Audit your ML supply chain. The CVE-2025-32434 PyTorch vulnerability and Picklescan bypass flaws expose how ML frameworks and model distribution systems can be weaponized. Inventory all ML frameworks in your environment, verify model provenance before loading, and consider running models in sandboxed environments with restricted filesystem access. If you’re using PyTorch, upgrade to version 2.6.0 immediately. Treat model files with the same scrutiny as executable binaries—they are code, not data.
Establish governance for agentic AI deployments. With the release of the OWASP Top 10 for Agentic Applications, organizations have a concrete checklist for securing autonomous agents. Before deploying any agentic AI system, map its capabilities to the OWASP framework, implement least-privilege access for tool usage, and establish audit trails for all agent actions. The Singapore and South Korea regulatory frameworks signal that governance requirements are coming—get ahead of them now.

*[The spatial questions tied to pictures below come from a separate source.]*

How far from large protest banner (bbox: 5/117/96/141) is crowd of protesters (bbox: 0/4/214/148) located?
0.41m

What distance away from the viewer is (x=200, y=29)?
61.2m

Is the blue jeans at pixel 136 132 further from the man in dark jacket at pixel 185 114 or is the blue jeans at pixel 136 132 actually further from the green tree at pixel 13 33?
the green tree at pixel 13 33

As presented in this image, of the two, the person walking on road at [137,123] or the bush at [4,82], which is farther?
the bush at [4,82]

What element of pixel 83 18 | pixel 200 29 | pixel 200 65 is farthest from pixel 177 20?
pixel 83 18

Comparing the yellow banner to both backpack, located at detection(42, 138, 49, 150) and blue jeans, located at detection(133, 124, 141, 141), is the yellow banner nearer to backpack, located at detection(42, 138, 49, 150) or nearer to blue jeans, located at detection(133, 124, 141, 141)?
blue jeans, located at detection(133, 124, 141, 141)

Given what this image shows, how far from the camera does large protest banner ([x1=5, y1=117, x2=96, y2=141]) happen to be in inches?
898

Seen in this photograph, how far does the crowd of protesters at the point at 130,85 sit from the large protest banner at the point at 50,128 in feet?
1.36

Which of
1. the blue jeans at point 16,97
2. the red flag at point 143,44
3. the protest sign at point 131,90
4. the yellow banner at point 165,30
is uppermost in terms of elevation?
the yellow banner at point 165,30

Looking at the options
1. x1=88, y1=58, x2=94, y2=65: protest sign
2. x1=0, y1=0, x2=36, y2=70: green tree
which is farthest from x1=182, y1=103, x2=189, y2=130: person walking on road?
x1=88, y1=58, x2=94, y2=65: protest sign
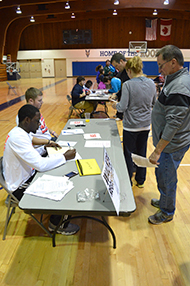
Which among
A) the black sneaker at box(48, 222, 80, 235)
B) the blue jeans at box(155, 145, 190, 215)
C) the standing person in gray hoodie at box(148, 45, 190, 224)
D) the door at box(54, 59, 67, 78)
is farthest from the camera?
the door at box(54, 59, 67, 78)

Balance innovation with precaution on advanced capabilities. OpenAI’s introduction of “Elevated Risk” labels and Lockdown Mode reflects the industry recognizing that some AI capabilities require additional controls. Evaluate whether your organization needs similar tiered access controls for AI tools, especially for roles handling sensitive data or having broad system access. Consider whether high-value targets in your organization (executives, security teams) should operate under restricted AI profiles similar to OpenAI’s Lockdown Mode.
Tools and Resources
NIST Cyber AI Profile (IR 8596 iprd) — Preliminary draft providing AI-specific considerations across NIST CSF 2.0 functions. Available for review with focus areas for securing AI systems, defending with AI, and thwarting AI-enabled attacks.

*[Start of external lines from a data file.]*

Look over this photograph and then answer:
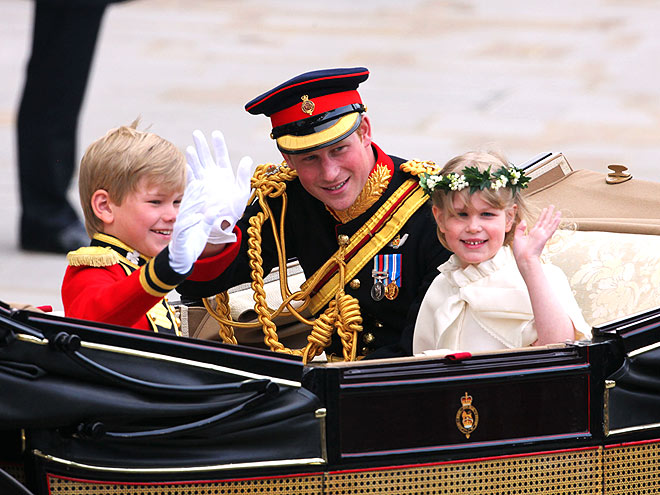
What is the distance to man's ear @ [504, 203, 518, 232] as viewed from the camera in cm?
278

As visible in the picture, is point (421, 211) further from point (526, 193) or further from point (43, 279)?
point (43, 279)

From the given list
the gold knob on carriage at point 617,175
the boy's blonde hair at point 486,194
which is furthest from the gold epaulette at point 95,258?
the gold knob on carriage at point 617,175

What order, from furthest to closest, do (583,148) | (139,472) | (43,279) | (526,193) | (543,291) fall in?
(583,148)
(43,279)
(526,193)
(543,291)
(139,472)

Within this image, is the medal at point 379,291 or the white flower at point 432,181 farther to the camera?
the medal at point 379,291

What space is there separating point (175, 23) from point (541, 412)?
8.63 m

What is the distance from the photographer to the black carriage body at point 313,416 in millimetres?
2309

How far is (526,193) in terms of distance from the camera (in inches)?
141

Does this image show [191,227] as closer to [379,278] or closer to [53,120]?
[379,278]

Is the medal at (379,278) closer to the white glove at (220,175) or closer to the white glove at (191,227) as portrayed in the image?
the white glove at (220,175)

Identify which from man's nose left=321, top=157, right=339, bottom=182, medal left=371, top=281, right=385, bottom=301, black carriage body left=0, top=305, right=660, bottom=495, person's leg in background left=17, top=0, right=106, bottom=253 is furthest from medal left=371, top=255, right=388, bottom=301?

OWASP Top 10 for Agentic Applications 2026 — Practitioner-focused framework identifying highest-impact risks for autonomous AI agents. Includes cross-mappings to LLM Top 10 and real-world incident tracker.
International AI Safety Report 2026 — Comprehensive assessment of general-purpose AI capabilities and risks from 100+ international experts. Essential reading for understanding the current state of AI safety research.

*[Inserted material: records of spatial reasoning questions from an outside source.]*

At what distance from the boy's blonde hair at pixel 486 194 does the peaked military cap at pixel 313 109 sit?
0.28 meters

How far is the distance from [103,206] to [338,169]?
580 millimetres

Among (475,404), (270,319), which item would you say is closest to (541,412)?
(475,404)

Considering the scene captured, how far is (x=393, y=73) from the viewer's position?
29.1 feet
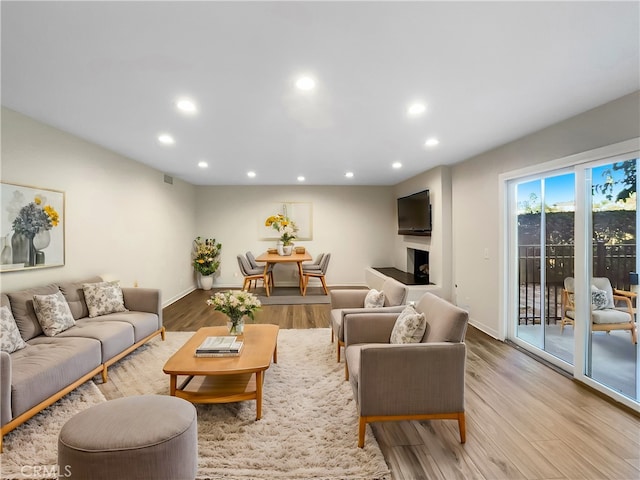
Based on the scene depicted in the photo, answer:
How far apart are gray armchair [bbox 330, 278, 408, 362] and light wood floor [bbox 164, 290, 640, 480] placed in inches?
37.4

Claude Code Security — Anthropic’s limited research preview tool that scans codebases for security vulnerabilities and suggests patches. Represents the emerging class of AI-powered security tools.
PyTorch 2.6.0 Security Update — Addresses CVE-2025-32434 (CVSS 9.3) RCE vulnerability in model loading. All organizations using PyTorch should upgrade immediately from versions ≤2.5.1.